**INFORMATION PROVIDED**
•••

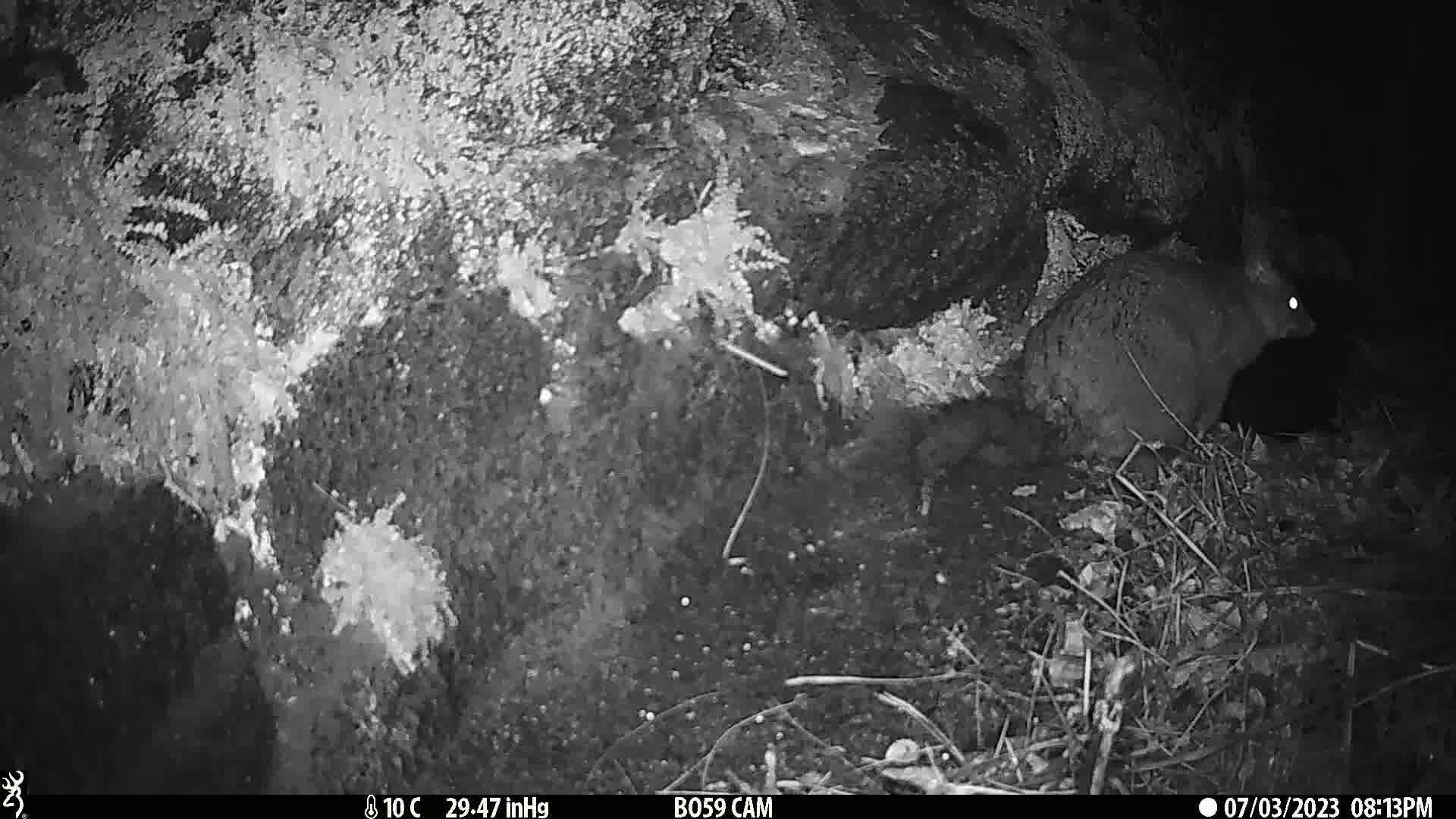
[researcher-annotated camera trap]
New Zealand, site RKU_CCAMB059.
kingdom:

•••

**WHAT THE EXERCISE ASKS**
Ignore the images and quote every line of the listing exactly.

**PROBLEM SOLUTION**
[researcher-annotated camera trap]
New Zealand, site RKU_CCAMB059.
kingdom:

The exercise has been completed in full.